* [Extracted text]:
▬▬▬
How to Reduce Cyclomatic Complexity Part 8: Map-Reduce Queries

by Zoran Horvat

Map-Reduce was first devised as an architectural pattern. When faced with enormous amounts of data, developers had problems to calculate a single result. Principal problem was getting the data to the processing server and then processing all of them on that server.

With Map-Reduce, things changed. Processing was moved closer to data. Instead of downloading all the data to the processing server, the processing algorithm was executed directly on the node which holds the data. Then only the calculated result would be sent to the processing server.

But those results produced at data nodes were partial. There was one more step to conclude the operation – sending all partial results to the processing server. At that point, processing server would be able to aggregate all partial results into one integral result.

Map-Reduce on Smaller Scale

As time progressed, programmers became aware that map-reduce principle could have wider application. It has already proved its power on big data. But the same principle could be applied to smaller amounts of data, on data that we regularly process in applications.

In many cases we are just facing a collection of objects and we need to produce one object or one value from that collection. We can easily apply the map-reduce principle to any collection. The first step is to map all objects to intermediate results. The second step is to reduce collection of intermediate results to one value.

Language Integrated Query (LINQ)

That is the basic purpose of LINQ library. We can use it directly on storage through LINQ to SQL or LINQ to Entities. Or, alternatively, we can use it to in-memory data through LINQ to Objects.

Common feature of all methods in the LINQ library is that they are supporting the map-reduce model. Selection methods – Select, Where, Skip, Take, etc. – are mapping collection of objects into another collection of objects. Methods like Join, Group, OrderBy are also mapping methods. Each of them also produces another collection of objects. Finally, aggregation methods, such as Sum, Max, even First and Single, are there to reduce the collection to a single object.

On a related note, if you ever wondered why there is no ForEach method in the LINQ library, here is the answer. All methods in the library are query methods. They do not have side effects. They only produce a result of a query, leaving the system state intact.

ForEach method would be the only one different there. Such method would supposedly return void and its sole purpose would be to have side effects. Therefore, this method was not included in the LINQ library.

Example

Suppose that we want to test whether a given integer is prime. Remember, a number is prime if it is greater than 1 and its only positive divisors are 1 and itself. Here is the function which tests that:

bool IsPrime(int number)
{

    if (number < 2)
        return false;

    for (int i = 2; i * i <= number; i++)
        if (number % i == 0)
            return false;

    return true;

}

This function iterates through all numbers up to square root of the tested number and checks if any of them divides the number. If any such divisor is found, the function returns False.

The way in which this function is implemented is, so to say, classic approach. It is procedural, because we have explicitly said which steps should be executed to reach the correct Boolean result.
▬▬▬
* [Raw data]:

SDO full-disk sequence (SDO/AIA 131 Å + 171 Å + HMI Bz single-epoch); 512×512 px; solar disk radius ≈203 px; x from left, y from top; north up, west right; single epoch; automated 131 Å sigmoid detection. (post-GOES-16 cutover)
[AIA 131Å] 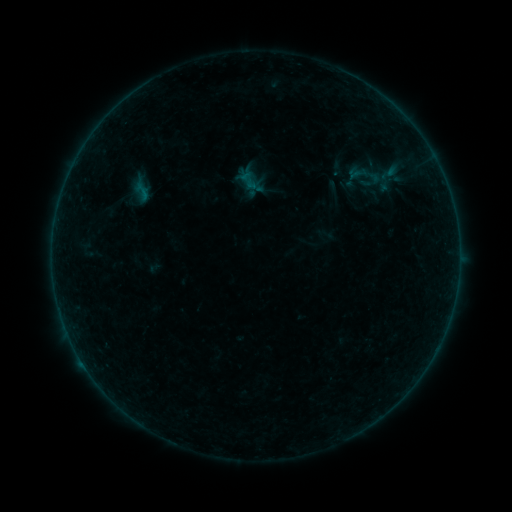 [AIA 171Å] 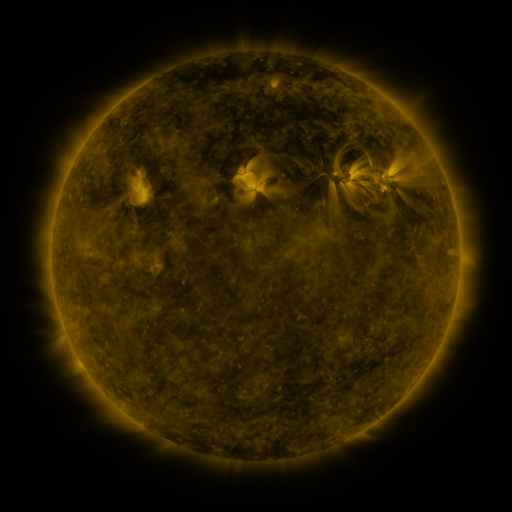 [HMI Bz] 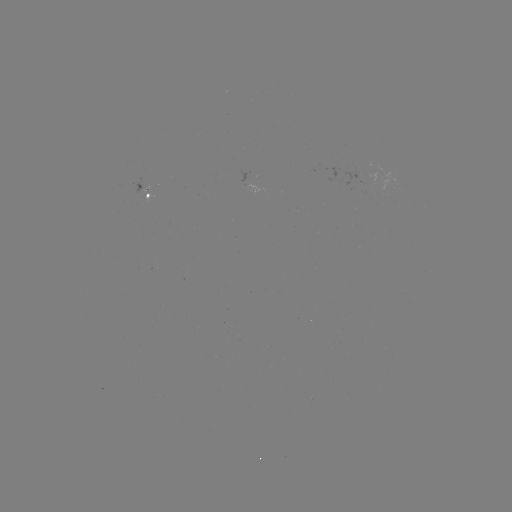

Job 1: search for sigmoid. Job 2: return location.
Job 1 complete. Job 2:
▬▬▬
* [What is expected]:
Condense the paragraph in the map-reduce article that begins "Common feature of all methods" into a short bulleted list that keeps its main facts.

* [Output for this task]:
- All methods in the LINQ library support the map-reduce model.
- Selection methods such as Select, Where, Skip and Take map a collection of objects into another collection of objects.
- Join, Group and OrderBy are also mapping methods, and each produces another collection of objects.
- Aggregation methods such as Sum, Max, First and Single reduce the collection to a single object.